Ce rude soldat aimait l’ordre. Il le voulait avec justice. C’était, au témoignage d’un Italien, « un homme de bien, c’est-à-dire quelque chose de plus qu’un homme de génie. » Il appela autour de lui tout ce qu’il crut généreux, à son image, et il en forma le gouvernement provisoire de la république. « Vous êtes enfin libres, dit-il, le 24 janvier, dans une proclamation aux Napolitains ; votre liberté est le seul prix que la France veut retirer de sa conquête, et la seule clause du traité de paix que l’armée de la République vient jurer solennellement avec vous… Que le peuple se rassure sur la liberté de son culte ! que le citoyen cesse de s’alarmer sur les droits de la propriété !… » Mais « malheur à qui refusera de signer avec nous ce pacte honorable !… Il sera traité en ennemi public. La guerre contre ceux qui rejettent la liberté est à mort, ils seront exterminés. »
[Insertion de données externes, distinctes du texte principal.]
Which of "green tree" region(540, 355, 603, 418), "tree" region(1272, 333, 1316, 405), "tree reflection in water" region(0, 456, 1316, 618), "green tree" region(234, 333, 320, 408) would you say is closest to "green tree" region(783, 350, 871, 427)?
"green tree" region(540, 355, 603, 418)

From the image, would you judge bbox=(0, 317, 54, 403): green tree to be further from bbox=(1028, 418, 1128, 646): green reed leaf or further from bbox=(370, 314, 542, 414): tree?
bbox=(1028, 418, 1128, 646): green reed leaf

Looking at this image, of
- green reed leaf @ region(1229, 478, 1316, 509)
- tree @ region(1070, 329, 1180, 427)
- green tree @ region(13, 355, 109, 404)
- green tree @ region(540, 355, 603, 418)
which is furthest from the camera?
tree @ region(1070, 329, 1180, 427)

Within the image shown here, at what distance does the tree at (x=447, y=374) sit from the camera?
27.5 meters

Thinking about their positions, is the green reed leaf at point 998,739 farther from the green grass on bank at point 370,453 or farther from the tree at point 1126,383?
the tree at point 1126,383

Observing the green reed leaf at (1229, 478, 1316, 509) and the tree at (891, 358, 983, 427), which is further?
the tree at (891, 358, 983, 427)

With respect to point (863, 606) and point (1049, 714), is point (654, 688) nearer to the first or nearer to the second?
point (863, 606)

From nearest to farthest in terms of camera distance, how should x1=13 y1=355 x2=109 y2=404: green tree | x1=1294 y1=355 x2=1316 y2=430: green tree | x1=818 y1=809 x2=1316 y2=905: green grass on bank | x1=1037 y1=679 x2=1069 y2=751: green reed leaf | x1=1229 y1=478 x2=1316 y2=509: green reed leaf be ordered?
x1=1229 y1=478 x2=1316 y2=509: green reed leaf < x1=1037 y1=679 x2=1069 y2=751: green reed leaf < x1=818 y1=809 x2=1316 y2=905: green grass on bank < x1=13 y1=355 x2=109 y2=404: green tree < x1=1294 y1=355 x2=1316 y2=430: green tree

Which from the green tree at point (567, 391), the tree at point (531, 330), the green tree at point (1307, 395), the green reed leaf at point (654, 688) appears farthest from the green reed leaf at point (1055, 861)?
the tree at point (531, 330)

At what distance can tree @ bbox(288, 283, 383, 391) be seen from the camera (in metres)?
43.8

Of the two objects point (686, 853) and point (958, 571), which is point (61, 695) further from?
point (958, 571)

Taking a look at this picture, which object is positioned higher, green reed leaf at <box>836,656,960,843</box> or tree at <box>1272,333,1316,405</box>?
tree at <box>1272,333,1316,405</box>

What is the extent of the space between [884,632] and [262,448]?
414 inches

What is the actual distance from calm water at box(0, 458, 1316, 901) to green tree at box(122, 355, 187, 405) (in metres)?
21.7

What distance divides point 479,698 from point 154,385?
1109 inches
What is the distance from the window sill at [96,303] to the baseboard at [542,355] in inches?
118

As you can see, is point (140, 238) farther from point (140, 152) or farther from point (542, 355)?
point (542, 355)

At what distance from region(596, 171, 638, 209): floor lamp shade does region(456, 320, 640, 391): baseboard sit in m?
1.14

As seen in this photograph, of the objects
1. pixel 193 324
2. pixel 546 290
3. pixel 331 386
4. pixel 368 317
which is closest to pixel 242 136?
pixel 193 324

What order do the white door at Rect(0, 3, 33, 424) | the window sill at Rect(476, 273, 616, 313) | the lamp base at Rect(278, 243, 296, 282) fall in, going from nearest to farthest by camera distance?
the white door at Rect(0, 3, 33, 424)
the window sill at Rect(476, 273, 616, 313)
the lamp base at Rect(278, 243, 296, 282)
Championnet pouvait tenir ce langage sans hypocrisie ; sa parole ne cachait aucune équivoque ; la liberté à laquelle il conviait les Napolitains était la seule que les peuples puissent aimer avec dignité, qu’ils aient jamais aimée avec dévouement, la liberté par eux, pour eux, fondée sur le respect de l’indépendance nationale. Il fit désarmer les lazzaroni. Il commanda le miracle de saint Janvier, qui s’accomplit avec déférence. Il travailla jour et nuit avec ses conseillers. « En général, écrivait-il au Directoire, le 28 janvier, tout ce qui possède quelque chose est pour nous. La république napolitaine, bien administrée, peut devenir une alliée sincère de la république française ; mais il faut la mettre à l’abri des vexations horribles qu’on fait éprouver aux républiques voisines, avec les grands mots de liberté et de fraternité. C’est le but que je veux atteindre en donnant une grande autorité au gouvernement provisoire, qui néanmoins se trouve sous mon autorité… Je vous le déclare, citoyens Directeurs, tant que je commanderai l’armée et que je serai investi de votre confiance, je la justifierai ; j’opposerai une digue terrible aux efforts des intrigans, des voleurs, des fripons qui sont toujours à la suite des armées pour en dévorer la substance et celle des peuples à qui nous portons la liberté, qu’il faut abhorrer et détester mille fois plus que tous les manifestes des rois. »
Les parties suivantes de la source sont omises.